ThePerfectHacker · #11 $Old$ November 11th, 2007, 10:07 AM

Quote:

Originally Posted by CaptainBlank $View Post$

These proofs are thinly disguised use of the Stone-Weierstrass theorem.

You got the main part right! Weierstrass theorem is the secret trick here.

Quote:

Originally Posted by Jhevon

Now i can see where the problem here would be, the "obviously" part.

It is really not that obvious.

Quote:

Originally Posted by janvdl $View Post$

1.) $(\frac{1}{2007} + \frac{1}{2007}) \times (\frac{1}{2007} + \frac{1}{2007})$

= $\frac{4}{4028049}$

= $\frac{1}{1007012,25}$

How did you get that? My solution is much longer.

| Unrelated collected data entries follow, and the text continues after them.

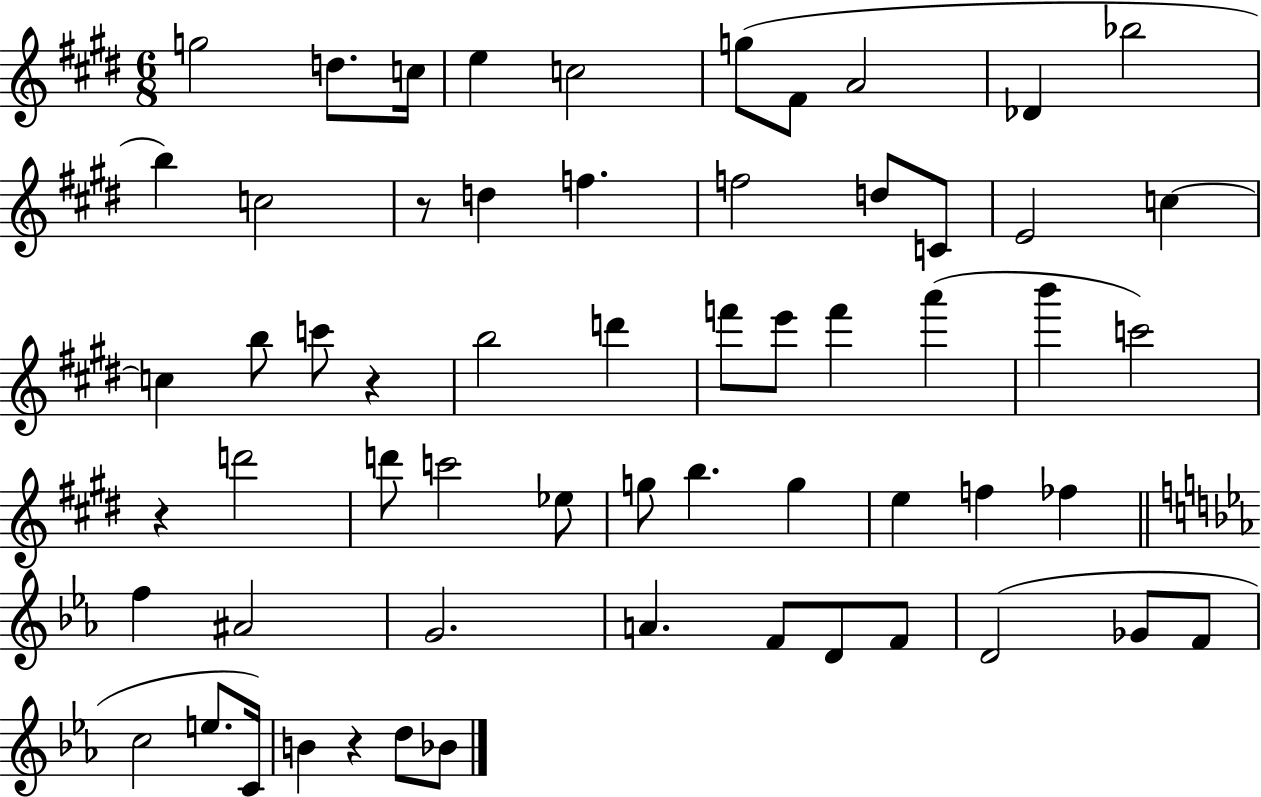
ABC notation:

X:1
T:Untitled
M:6/8
L:1/4
K:E
g2 d/2 c/4 e c2 g/2 ^F/2 A2 _D _b2 b c2 z/2 d f f2 d/2 C/2 E2 c c b/2 c'/2 z b2 d' f'/2 e'/2 f' a' b' c'2 z d'2 d'/2 c'2 _e/2 g/2 b g e f _f f ^A2 G2 A F/2 D/2 F/2 D2 _G/2 F/2 c2 e/2 C/4 B z d/2 _B/2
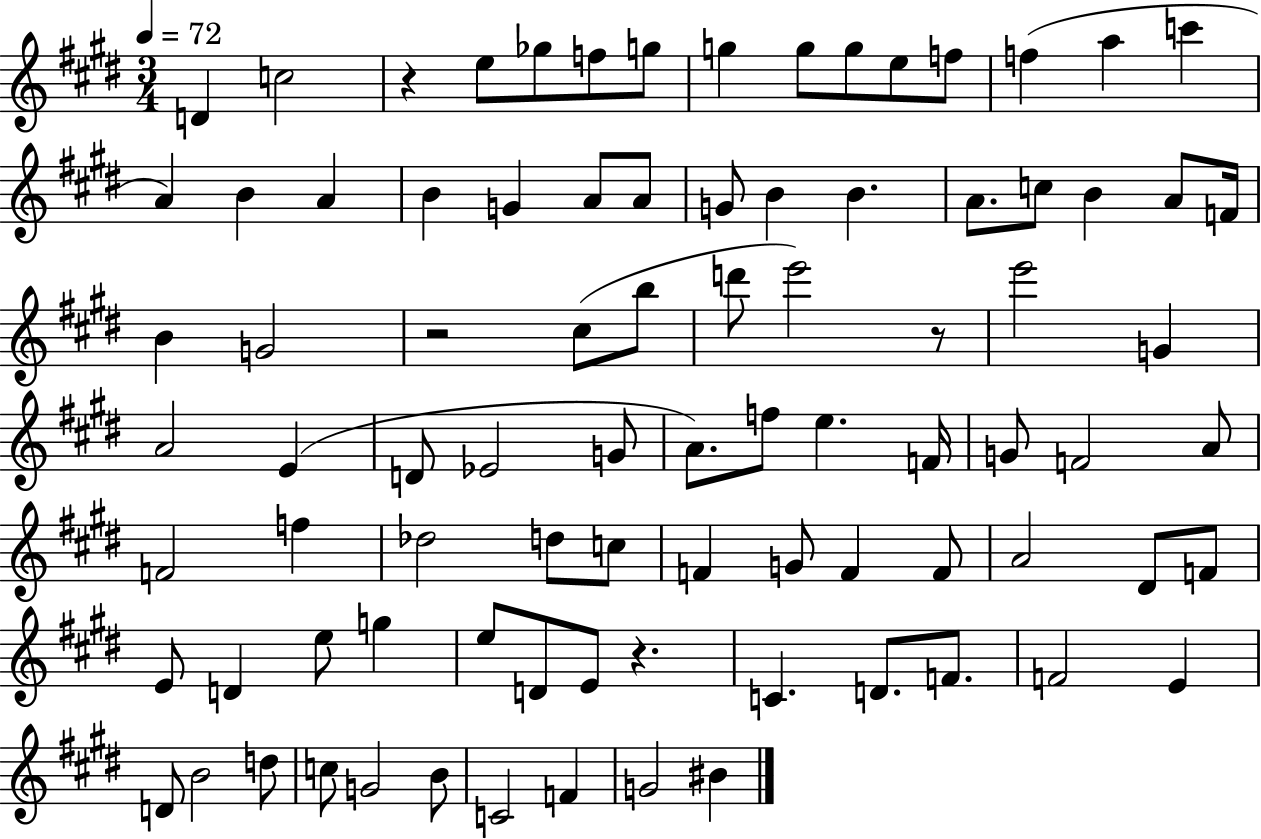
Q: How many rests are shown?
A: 4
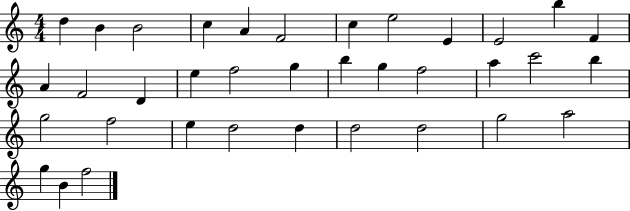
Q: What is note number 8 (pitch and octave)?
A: E5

janvdl · #12 $Old$ November 11th, 2007, 11:32 AM

Quote:

Originally Posted by ThePerfectHacker $View Post$

How did you get that? My solution is much longer.

Haha, i guess what matters is if we got the same answer? And if mine is right?

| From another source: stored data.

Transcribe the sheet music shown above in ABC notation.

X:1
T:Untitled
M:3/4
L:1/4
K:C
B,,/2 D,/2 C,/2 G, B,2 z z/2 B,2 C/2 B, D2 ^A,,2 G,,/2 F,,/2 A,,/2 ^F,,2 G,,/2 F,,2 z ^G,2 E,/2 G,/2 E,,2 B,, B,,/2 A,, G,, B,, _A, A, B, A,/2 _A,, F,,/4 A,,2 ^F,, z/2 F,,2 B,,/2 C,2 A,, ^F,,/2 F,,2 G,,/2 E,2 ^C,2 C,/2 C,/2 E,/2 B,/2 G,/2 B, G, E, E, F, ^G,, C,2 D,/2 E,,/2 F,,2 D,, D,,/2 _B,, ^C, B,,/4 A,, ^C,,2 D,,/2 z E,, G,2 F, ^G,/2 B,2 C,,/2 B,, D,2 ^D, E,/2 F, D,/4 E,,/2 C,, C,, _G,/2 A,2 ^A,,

ThePerfectHacker · #13 $Old$ November 11th, 2007, 01:34 PM

Quote:

Originally Posted by janvdl $View Post$

Haha, i guess what matters is if we got the same answer? And if mine is right?

I have no idea what the answer is, I only created the problem and thus know how to solve it. I did not fully solve it.

Jhevon · #14 $Old$ November 11th, 2007, 01:50 PM

Quote:

Originally Posted by ThePerfectHacker $View Post$

You got the main part right! Weierstrass theorem is the secret trick here.

are you saying we should approximate f(x) - g(x) with some other polynomial, say h(x), and show that we must have h(x) = 0 ?

ThePerfectHacker · #15 $Old$ November 11th, 2007, 01:56 PM

Quote:

Originally Posted by Jhevon $View Post$

are you saying we should approximate f(x) - g(x) with some other polynomial, say h(x), and show that we must have h(x) = 0 ?

Hint: If $f(x)$ is continous on $[0,1]$ then there exists a sequence of polynomial $p_n(x)$ that converge uniformly to $f(x)$ . (That is the Stone-Weierstrass theorem).